RAPID CITY, S.D. — They brave the cold weather and in some cases your pet in order to bring you your mail.
While your furry friend may have the best intentions in mind, they could also prove to be somewhat harmful to your postal worker.
According to the U.S.P.S., the number of reported dog attacks and dogs bites against postal workers has risen this year to over 6,000, compared to just over 5,800 last year.
That’s where the U.S.P.S.’s new Dog Paw Program comes in.
Using yellow and orange stickers, postal workers who aren’t familiar with the owner of the home or dog will be able to identify residences in which K-9s could be a threat.
“By making the carriers aware before they get to the delivery that there’s a dog there or potential threat, it gives them the opportunity to be prepared should something happen,” said Lyle La Croix, the U.S.P.S. Poster Master of Rapid City.
With more people shopping online during the pandemic, postal workers are bringing more packages to your front door. It’s vital that customers know to keep their pet in check.

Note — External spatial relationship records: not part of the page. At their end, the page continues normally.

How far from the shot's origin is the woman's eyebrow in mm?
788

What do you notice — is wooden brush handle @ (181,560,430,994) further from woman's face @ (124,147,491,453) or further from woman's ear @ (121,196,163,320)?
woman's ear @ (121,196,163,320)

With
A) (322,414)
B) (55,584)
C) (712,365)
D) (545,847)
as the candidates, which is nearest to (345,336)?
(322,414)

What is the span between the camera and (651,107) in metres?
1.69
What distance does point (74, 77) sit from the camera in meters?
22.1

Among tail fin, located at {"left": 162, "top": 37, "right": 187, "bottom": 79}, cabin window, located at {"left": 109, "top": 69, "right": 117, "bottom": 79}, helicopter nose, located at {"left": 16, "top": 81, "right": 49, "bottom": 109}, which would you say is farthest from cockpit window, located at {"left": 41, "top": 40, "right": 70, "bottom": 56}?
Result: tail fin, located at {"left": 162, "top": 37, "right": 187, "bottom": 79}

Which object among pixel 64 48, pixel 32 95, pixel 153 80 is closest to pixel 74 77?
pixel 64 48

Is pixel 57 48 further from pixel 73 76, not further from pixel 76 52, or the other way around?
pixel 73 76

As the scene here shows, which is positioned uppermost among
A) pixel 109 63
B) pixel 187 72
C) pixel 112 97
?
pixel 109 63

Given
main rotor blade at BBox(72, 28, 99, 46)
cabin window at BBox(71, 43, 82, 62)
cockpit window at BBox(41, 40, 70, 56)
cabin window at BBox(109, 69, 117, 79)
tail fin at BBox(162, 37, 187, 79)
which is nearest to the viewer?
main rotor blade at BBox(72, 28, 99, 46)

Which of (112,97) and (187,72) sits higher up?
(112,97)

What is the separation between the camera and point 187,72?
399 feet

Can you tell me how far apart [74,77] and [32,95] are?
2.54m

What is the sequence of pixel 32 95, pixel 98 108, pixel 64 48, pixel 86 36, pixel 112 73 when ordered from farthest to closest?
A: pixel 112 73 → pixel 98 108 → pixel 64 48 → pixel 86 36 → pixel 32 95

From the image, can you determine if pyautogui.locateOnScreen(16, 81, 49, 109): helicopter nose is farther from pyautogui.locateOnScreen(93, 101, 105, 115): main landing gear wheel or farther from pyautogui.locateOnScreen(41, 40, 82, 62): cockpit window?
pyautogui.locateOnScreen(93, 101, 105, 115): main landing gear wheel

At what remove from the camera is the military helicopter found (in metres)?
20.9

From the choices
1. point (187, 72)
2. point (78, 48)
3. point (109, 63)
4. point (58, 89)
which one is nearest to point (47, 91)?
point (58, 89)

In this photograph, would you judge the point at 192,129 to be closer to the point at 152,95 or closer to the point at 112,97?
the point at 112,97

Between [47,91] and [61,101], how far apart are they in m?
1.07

“It’s one of those things where we’re going to the door more often, again with the dogs and the Dog Paw Program that allows us to help the person that comes even behind him or the other carrier to be aware of those dogs,” La Croix said. “It just helps us be more proactive and in another sense it also helps the customers and it helps make them aware of the issues that we face every day.”
Reducing the amount of time that your pets come into contact with postal workers can help prevent them from being your dogs next chew toy, and creates a safe environment for them to do their job.
“If you have a front-fenced yard, you put your mailbox outside that so we don’t have to go up to the door,” said David Pelletier, a U.S.P.S. Rapid City Postal Carrier. “Obviously with packages we would still have to, ya know, come inside that but just anything that the customer can do to help reduce the interaction with their pet and us.”